New research has found that hallucinations are far more common among the general population than most people realise - and they aren't limited to disorders commonly associated with psychosis, such as schizophrenia or borderline personality disorder.
A study looking at more than 7,400 people in the UK found that 4.3 percent of participants had experienced either visual or auditory hallucinations in the past year - this included people with and without mental health issues, and showed that the phenomenon wasn't limited to those with psychosis.
"There is a general idea in psychiatry that hallucinations are a feature of psychosis," lead researcher Ian Kelleher from the Royal College of Surgeons in Ireland told Léa Surugue at the International Business Times.
"But when we looked at a whole range of mental health diseases we found that hallucinations are symptoms that occur in a wide range of mental health disorders such as depression or anxiety."
Generally, when we talk about mental health issues, there's a divide between the psychotic disorders, such as borderline personality disorder and schizophrenia, and non-psychotic disorders, including depression and anxiety.
For this study, the researchers used borderline personality disorder as an example of a psychotic disorder.

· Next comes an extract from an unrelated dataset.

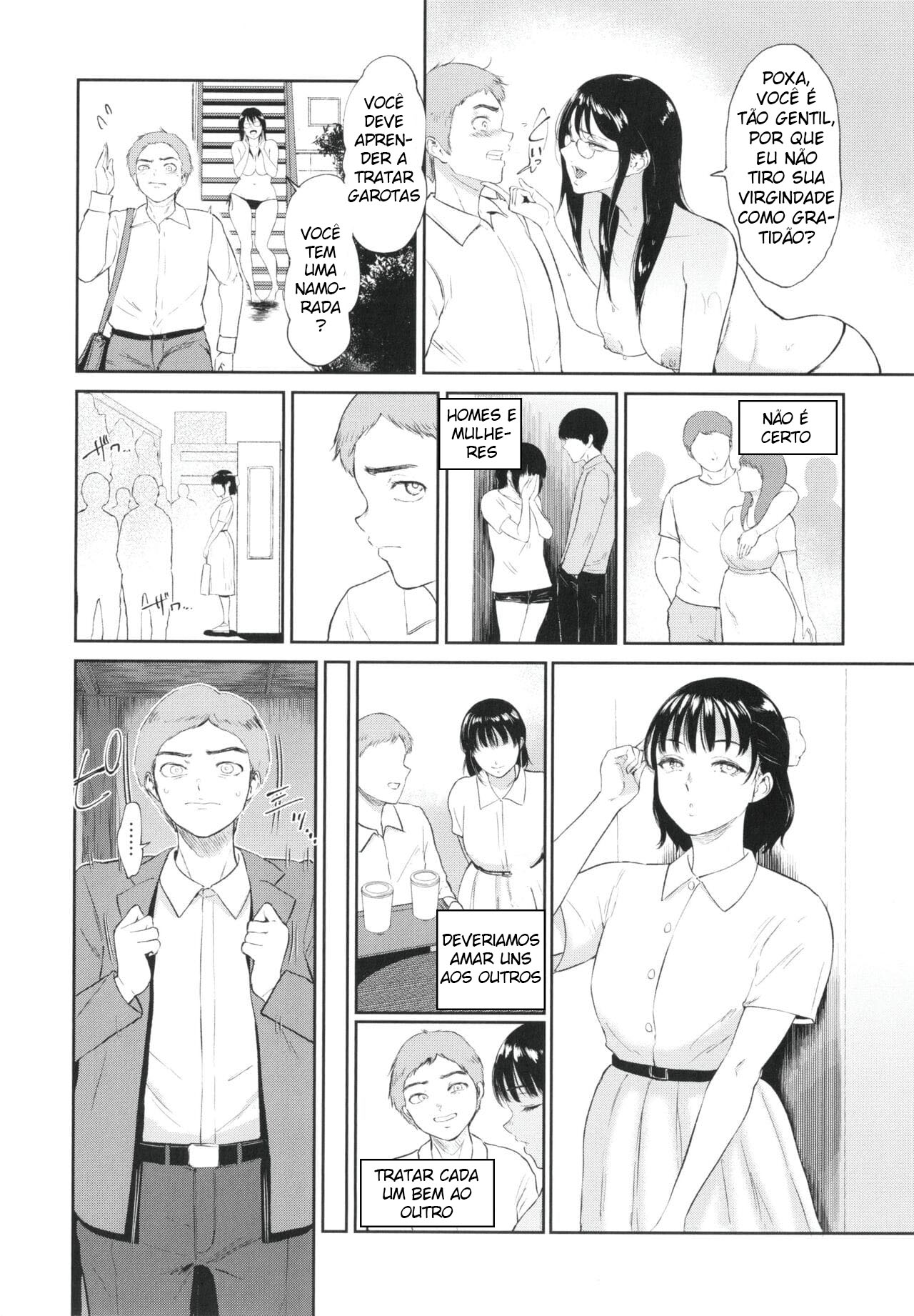 Princesa do Pote Molhado - Page 6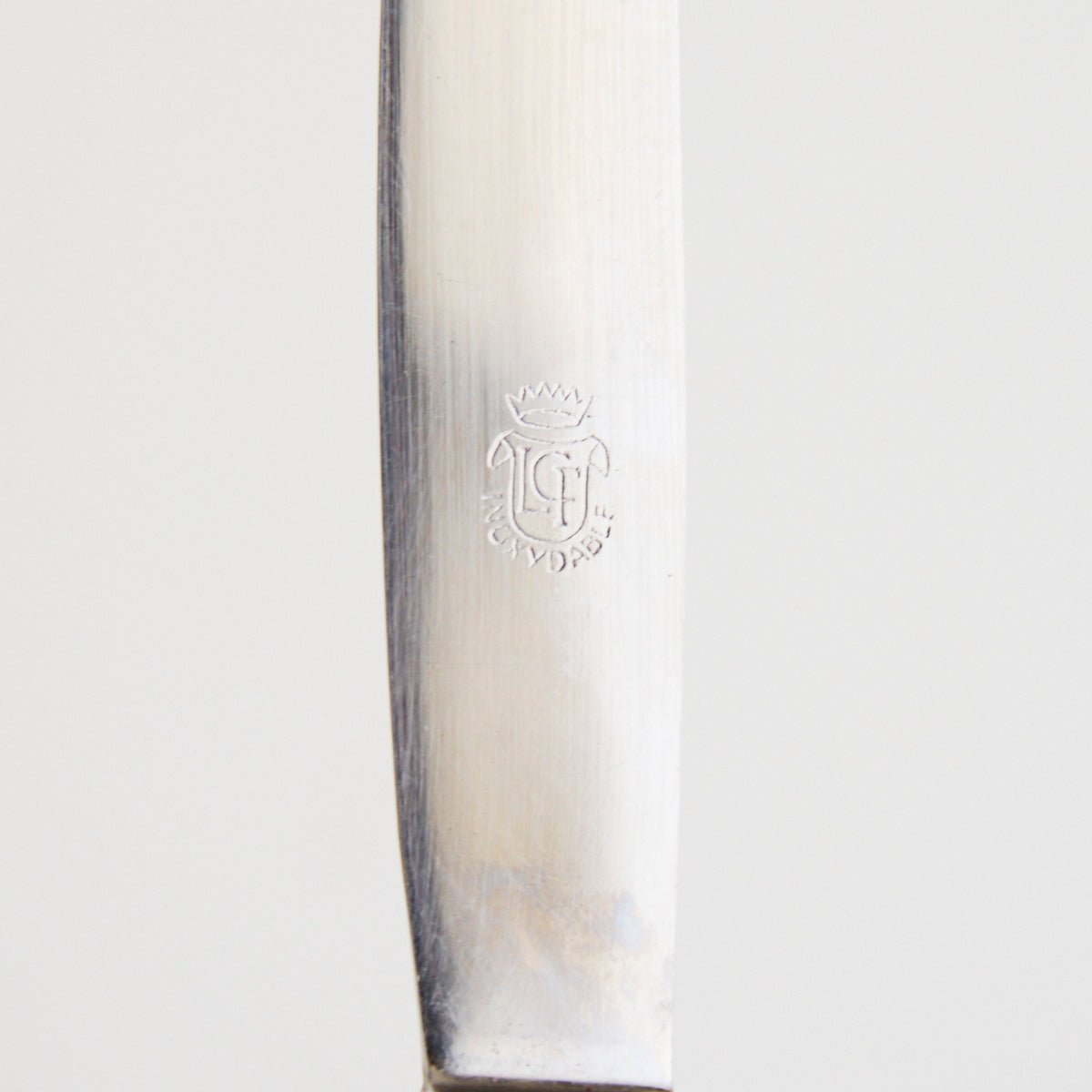 Le Couvert Francais French Knife Set of 12 - elsie green - the french kitchen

There's plenty of unnecessary stigma surrounding all of those conditions, but in particular, people with psychotic disorders are usually considered unique in that they see and hear things that aren't there.
But the new study suggests that this divide might not actually exist.
The team looked at data from the 2007 Adult Psychiatric Morbidity survey, which included surveys over the space of a year on the mental health of 7,403 people in England aged over 16.
As you'd expect, many of these participants had been diagnosed with a mental health condition - in England, it's estimated that one in six people suffer from mental health problems in any given week.
But the team wanted to narrow down whether hallucinations were any more common among people with psychotic disorders compared to those with non-psychotic ones.
To do this, the researchers looked at how many people with borderline personality disorder (which is associated with psychosis) reported seeing or hearing things that other people couldn't in the past year, compared with the number of participants with non-psychotic depression or anxiety.
The results showed that hallucinations weren't significantly more prevalent in individuals with borderline personality disorder (13.7 percent) than those with a non-psychotic mental disorder (12.6 percent).
Not only that, but more than 4 percent of all respondents reported hearing or seeing things that others couldn't - including those who'd never been diagnosed with mental health issues.
Based on the results, the team suggests that hallucinations aren't exclusively symptoms of psychosis, and shouldn't be stigmatised.
"Hallucinations are more common than people realise. They can be frightening experiences, and few people openly talk about it," Kelleher told Surugue.
"Our research is valuable because it can show them they are not alone and that having these symptoms is not necessarily associated with having a mental health disorder. It breaks the taboo."
But this is just one study and it has its limitations - for starters, the team relied on participants to self-report whether or not they'd experienced hallucinations, which isn't the most accurate technique.
And although it was a decent sample size, the researchers only looked at people in England, which is not a diverse enough demographic to draw any far-reaching conclusions about hallucinations in general.
But the findings echo the results of a much larger study published in 2015, which looked at data on more than 31,000 people from 19 countries.
Similar to these latest results, that paper found that around 5 percent of the general population reported experiencing hallucinations, whether or not they were diagnosed with a mental illness.
"We used to think that only people with psychosis heard voices or had delusions, but now we know that otherwise healthy, high-functioning people also report these experiences," said lead researcher John McGrath, from the Queensland Brain Institute in Australia, when the study came out.
As research into hallucinations continue, it's becoming apparent that many of the symptoms we once associated with mental health disorders are actually more common than we once thought.
In fact, a separate study that came out last week showed that people who go through life without experiencing any mental health problems are more unusual than those who do.
By further investigating who does and doesn't experience visual or auditory hallucinations and how they occur, researchers will hopefully get a better idea of who's at risk of developing serious mental health conditions in future.
The research has been published in the British Journal of Psychiatry.